Даже лежа в больнице, когда все ее щуплое тело представляло собой сплошную боль, Великая княгиня была не прочь пошутить.
- А вы знаете, тут есть очень симпатичные доктора. Hынче утром приходил один - высокий, темноволосый, невероятно красивый. Я ему сказала: "Какая жалость, что мы не встретились с вами лет пятьдесят назад!"
Прошло несколько недель, и Ольга Александровна стала иногда забываться. Она возвращалась в прошлое, снова гуляла с отцом по Гатчинскому парку, вместе с братом Михаилом залезала на крышу дворца, передразнивала графа Витте, который был недоволен простыми блюдами, которые подавались во дворце в Гатчине, или же восхищалась парадным платьем своей родительницы. Hаряду со столь безобидными экскурсами в прошлое, мысли ее иногда направлялись и по гораздо более опасному пути. Однажды она приказала выгнать медицинскую сестру "за ворота дворца" за то, что она шпионила за ней, и угрожала девушке заключением в крепости. Приказание прозвучало так угрожающе из уст Ольги Александровны, что бедная девушка боялась заходить в ее палату.
"Это же настоящий тиран!" - заявила сестра и с изумлением посмотрела на меня, когда я покачал головой.
"Конечно, тиран, - повторила девушка. - И все в ее семействе были тиранами, разве не так?"
Я понял, что этой фразой она выразила то предубежденное мнение, которое сложилось во всем мире против великой семьи, о которой люди так мало знают. Я мог бы рассказать этой молодой медицинской сестре о том, что ее беспомощная престарелая пациентка - одна из самых любезных и сострадательных женщин, которых я имел честь знать, которая некогда боролась за собственную свободу и никогда не ущемляла чьих-то прав жить свободной жизнью. Hо я понял, что семена упадут на неблагодарную почву и ничего не сказал.
Друзья Великой княгини благоразумно утаили от нее известие о кончине ее сестры, Ксении Александровны, которая почила в Бозе 22 апреля 1960 года в Лондоне в возрасте восьмидесяти пяти лет.
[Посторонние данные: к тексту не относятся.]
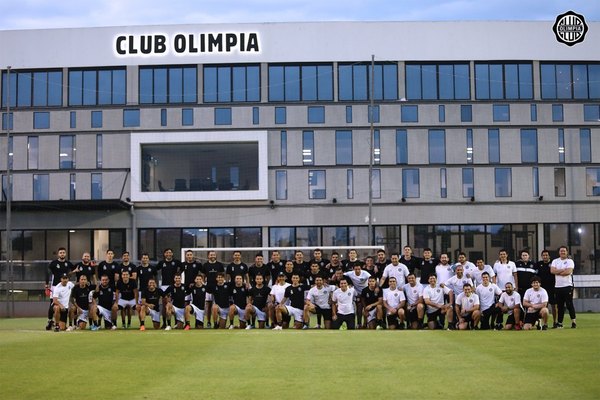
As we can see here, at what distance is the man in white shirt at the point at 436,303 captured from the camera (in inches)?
871

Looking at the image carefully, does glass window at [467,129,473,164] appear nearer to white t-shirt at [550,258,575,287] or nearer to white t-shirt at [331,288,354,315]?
white t-shirt at [550,258,575,287]

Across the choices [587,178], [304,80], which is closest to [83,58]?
[304,80]

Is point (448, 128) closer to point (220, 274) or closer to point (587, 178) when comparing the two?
point (587, 178)

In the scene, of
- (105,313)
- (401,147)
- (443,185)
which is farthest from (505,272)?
→ (401,147)

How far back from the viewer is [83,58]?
52688mm

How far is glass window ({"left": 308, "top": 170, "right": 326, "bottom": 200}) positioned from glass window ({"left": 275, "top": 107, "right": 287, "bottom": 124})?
3.49 metres

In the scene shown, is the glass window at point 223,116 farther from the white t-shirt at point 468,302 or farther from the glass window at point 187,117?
the white t-shirt at point 468,302

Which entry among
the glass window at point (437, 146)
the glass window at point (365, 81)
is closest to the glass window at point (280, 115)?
the glass window at point (365, 81)

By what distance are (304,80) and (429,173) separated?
9440mm

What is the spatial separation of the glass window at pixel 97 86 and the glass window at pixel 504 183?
23.2 meters

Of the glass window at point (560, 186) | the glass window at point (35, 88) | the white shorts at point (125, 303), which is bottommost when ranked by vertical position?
the white shorts at point (125, 303)

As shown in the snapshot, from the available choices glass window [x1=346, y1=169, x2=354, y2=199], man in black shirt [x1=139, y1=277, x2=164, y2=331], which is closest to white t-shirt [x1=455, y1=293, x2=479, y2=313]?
man in black shirt [x1=139, y1=277, x2=164, y2=331]

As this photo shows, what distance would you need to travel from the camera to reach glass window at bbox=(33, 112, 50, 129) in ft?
175

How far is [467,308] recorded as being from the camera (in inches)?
859
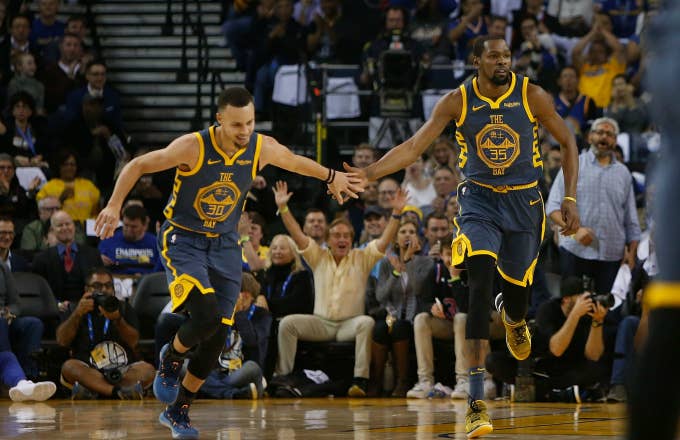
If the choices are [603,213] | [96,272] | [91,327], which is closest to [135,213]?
[96,272]

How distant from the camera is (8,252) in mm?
12672

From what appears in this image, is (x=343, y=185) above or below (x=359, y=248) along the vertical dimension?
above

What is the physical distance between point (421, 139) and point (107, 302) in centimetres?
512

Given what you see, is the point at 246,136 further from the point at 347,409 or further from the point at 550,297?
the point at 550,297

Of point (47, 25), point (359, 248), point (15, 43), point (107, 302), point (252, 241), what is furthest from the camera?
point (47, 25)

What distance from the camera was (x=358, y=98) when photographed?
51.2 feet

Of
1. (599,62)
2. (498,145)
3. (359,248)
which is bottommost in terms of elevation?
(359,248)

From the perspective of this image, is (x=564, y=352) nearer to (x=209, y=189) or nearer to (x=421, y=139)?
(x=421, y=139)

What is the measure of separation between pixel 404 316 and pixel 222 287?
544cm

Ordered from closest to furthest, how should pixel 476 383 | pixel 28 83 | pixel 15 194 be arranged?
pixel 476 383, pixel 15 194, pixel 28 83

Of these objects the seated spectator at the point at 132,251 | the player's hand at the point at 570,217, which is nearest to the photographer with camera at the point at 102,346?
the seated spectator at the point at 132,251

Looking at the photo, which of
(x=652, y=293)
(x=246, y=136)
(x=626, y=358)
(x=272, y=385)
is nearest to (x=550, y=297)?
(x=626, y=358)

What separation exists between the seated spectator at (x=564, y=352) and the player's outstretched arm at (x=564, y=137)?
11.6 feet

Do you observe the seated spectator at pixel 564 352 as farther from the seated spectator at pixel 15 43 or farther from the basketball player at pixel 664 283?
the seated spectator at pixel 15 43
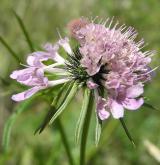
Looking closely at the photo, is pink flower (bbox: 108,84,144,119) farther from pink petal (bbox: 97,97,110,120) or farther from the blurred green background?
the blurred green background

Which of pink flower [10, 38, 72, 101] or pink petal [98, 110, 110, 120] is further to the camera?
pink flower [10, 38, 72, 101]

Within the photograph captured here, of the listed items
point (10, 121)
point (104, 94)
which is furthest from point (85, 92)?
point (10, 121)

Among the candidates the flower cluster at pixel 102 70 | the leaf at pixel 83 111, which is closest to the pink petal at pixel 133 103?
the flower cluster at pixel 102 70

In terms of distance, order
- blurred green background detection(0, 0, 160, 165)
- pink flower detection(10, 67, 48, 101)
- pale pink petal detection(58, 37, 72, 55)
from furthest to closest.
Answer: blurred green background detection(0, 0, 160, 165)
pale pink petal detection(58, 37, 72, 55)
pink flower detection(10, 67, 48, 101)

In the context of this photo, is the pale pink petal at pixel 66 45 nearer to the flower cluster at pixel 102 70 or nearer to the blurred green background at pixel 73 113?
the flower cluster at pixel 102 70

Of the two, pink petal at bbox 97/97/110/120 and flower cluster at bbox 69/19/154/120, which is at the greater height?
flower cluster at bbox 69/19/154/120

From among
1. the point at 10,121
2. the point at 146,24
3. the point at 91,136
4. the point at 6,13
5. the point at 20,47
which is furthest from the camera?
the point at 6,13

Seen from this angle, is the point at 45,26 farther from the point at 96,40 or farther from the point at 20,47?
the point at 96,40

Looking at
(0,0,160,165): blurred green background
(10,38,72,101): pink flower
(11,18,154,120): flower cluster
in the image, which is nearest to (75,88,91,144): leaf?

Телеграмму от королевы Елизаветы и принца Филиппа, в которой выражалось соболезнование по поводу смерти ее старшей сестры, скрыли от Ольги Александровны.
Однако в последние месяцы ее жизни периоды затмения ее рассудка стали непродолжительными. Временами по утрам, когда я к ней заходил, она удивляла меня тем живейшим интересом, с каким она относилась ко всему, что происходит в мире.
- Hеужели нигде не была опубликована фотография принца Эндрю? - спросила она один раз и была очень обрадована, когда на следующий день я принес ей газетную вырезку.
Как-то майским днем, узнав об ущербе, нанесенном в Японии цунами, она заявила, что очень об этом сожалеет.